Questions about scene geometry:
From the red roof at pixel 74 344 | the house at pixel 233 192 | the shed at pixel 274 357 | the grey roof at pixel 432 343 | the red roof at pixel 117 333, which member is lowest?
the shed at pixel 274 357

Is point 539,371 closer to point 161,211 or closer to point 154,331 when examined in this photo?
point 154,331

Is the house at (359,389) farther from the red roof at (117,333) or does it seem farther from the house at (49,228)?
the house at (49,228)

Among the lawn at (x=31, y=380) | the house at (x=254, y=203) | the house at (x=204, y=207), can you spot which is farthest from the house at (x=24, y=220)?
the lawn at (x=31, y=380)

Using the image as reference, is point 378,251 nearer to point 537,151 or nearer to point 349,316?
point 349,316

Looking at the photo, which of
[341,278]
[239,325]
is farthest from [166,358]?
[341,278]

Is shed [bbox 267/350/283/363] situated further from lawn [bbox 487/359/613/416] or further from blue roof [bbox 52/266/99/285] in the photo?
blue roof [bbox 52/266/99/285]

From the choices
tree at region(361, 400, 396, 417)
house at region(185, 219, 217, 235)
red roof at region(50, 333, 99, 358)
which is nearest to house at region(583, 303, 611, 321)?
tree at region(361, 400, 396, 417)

- _THE PROBLEM_
Count how many lines of the items above contain the word "photo", and give only that number.

- _THE SOLUTION_
3